-- Begin Source text --

Streaming Aggregation Sample

former_member183106 · ‎12-05-2018

Sometimes the Internet of Things creates a situation in which a lot of processing is required in order to make sense of all the data being generated by these newly connected, sensor-enabled "things" that can now constantly transmit potentially useful data from wherever they are. In many cases, it's precisely the location that can be the problem. We often refer to this as the "edge."

Put differently, the edge is simply any location that is close to the source of the data, that is, where the IoT devices exist and generate data. So an edge location could be an off-shore oil right at sea, a moving vehicle (like a truck or train), a manufacturing shop floor, or a retail outlet. When there are a lot of data generated at the edge, it is often important to process that data at the edge so that actions can be taken in near real time while allowing for a significant decrease in the volume of data that need be transferred to the cloud.

-- End Source text --
-- Begin Supplied material --

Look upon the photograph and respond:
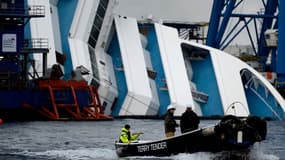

-- End Supplied material --

*Work instructions:*
[1] In the streaming aggregation text, what is a location that is close to the source of the data called?
[2] Continue the streaming aggregation text from its last sentence.

*Answers to the problems:*
[1] The edge.

[2]
Usually at these edge locations is a device called an IoT gateway, which is a dedicated computing device that provides connectivity, data processing, analysis, and storage for the local edge "things." The IoT gateways come in all sorts of shapes and sizes and can be everything from a raspberry Pi to an industrial, ruggedized PC. They often run a variety of processors, with a wide range of processing, memory, and storage capabilities.

So now that you know what the edge is, the question is, how do you go about taking what happens at the edge and integrating it back into your digital core for better business outcomes? Because of latency as well as transmission and storage costs, it makes sense to have a way to configure how to take what happens at the edge and send the highlights or anomalies back to the digital core rather than simply the raw data.

This concept is sometimes referred to as aggregation. And SAP Edge Services, as part of SAP Leonardo, makes this possible. SAP Edge Services brings the intelligent enterprise to the edge, by extending the processing power of the cloud to the edge, with local compute, processing and business semantics combined to create the intelligent edge. We've put together two samples of how this works and have made them available on GitHub here.

Let's take a closer look at the first sample, what we call the streaming aggregation sample.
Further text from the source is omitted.